Aber auch die Negativfeststellung des Erstgerichts zur Wahrnehmung des Fotografierens für den Lenker des LKW geht zu Lasten der Betreibenden. Sie ist nach den Ausführungen des Erstrichters in der rechtlichen Beurteilung (arg „kann nicht davon ausgegangen werden, dass … wahrgenommen worden ist“) nicht im Sinn eines non liquet zu verstehen, sondern als Feststellung, dass der Fahrer das Fotografieren nicht wahrgenommen hat. Das steht nicht nur mit den Behauptungen der Betreibenden zur Erlangung der Kenntnis von den Fotos im Einklang (Information durch die GmbH von der Vorlage in deren Prozess gegen die Verpflichtete), sondern auch mit den weiteren Feststellungen zu den Umständen beim Fotografieren der Verpflichteten (vom Haus aus und außerhalb des Hauses auf die Rückseite des LKW). Wenn aber die Person, die nach den Behauptungen im Strafantrag (und im Impugnationsprozess) an der konkreten Benützung des Wegs gehindert und davon abgeschreckt werden sollte, wegen der Art und Weise, wie die Lichtbilder aufgenommen wurden, realistisch betrachtet gar nicht oder kaum bemerken kann und auch nicht bemerkt hat, dass von ihr Lichtbilder aufgenommen werden, ist der der Verpflichteten unterstellte Zweck der Anfertigung der Lichtbilder (Verhinderung der konkreten Fahrt) offenkundig gar nicht zu erreichen; in diesem Sinn ist auch den dem abfahrenden LKW nachgeschossenen Lichtbildern die Eignung, den behaupteten Zweck zu verwirklichen, abzusprechen. Es kann daher auch nicht aus den Umständen der Aufnahme der Lichtbilder am 4. Februar 2011 auf einen von der Verpflichteten verfolgten Zweck geschlossen werden, die damalige Pelletslieferung über den Servitutsweg verhindern zu wollen.
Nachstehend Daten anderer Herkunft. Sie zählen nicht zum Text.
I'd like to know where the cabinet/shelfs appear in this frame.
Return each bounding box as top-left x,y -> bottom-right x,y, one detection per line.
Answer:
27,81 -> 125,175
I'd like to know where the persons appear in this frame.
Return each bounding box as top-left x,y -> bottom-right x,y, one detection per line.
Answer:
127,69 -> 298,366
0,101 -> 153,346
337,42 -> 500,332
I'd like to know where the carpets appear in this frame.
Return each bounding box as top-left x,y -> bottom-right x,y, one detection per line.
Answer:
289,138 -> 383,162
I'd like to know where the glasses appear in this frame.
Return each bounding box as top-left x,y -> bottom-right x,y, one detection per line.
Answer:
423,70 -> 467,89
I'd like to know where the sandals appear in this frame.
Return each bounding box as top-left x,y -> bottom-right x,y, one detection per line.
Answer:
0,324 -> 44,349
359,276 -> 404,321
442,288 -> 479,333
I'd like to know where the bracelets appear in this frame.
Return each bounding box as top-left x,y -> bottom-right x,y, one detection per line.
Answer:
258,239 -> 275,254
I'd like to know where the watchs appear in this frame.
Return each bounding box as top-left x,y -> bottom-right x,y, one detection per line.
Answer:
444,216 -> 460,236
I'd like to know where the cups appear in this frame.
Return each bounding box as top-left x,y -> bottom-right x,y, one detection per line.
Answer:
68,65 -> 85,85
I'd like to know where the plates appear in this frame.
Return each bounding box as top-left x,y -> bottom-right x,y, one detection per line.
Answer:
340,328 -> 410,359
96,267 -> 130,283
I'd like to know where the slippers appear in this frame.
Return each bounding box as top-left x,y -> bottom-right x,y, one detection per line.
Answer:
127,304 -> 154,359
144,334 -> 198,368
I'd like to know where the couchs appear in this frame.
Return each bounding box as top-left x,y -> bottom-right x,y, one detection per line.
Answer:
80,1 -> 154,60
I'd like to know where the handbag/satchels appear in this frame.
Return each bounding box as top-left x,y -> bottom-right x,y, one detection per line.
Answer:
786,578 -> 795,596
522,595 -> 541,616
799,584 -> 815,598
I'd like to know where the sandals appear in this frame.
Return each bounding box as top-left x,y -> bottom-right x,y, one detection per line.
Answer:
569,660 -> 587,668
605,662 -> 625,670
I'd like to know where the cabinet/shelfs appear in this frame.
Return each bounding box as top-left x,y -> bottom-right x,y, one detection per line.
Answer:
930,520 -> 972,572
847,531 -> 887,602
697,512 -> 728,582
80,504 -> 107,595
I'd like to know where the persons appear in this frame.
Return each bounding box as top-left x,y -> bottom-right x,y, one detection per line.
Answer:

4. Der Impugnationsklage, mit der die Verpflichtete bestritt, den als Titelverstoß behaupteten Sachverhalt verwirklicht zu haben, kommt somit schon deshalb Berechtigung zu, weil den Betreibenden der Nachweis des im Strafantrag behaupteten Titelverstoßes nicht gelungen ist. Einer Auseinandersetzung mit der von den Vorinstanzen geprüften Rechtfertigung der Handlung der Verpflichteten bedarf es daher gar nicht.

Die klagsabweisenden Entscheidungen der Vorinstanzen erweisen sich daher als unzutreffend, was im Sinn der Revision durch Abänderung zu korrigieren war.

5. Der Erfolg der Impugnationsklage hat die Verpflichtung der Betreibenden zum Ersatz der Prozesskosten der Verpflichteten nach §§ 41 und 50 ZPO als Folge.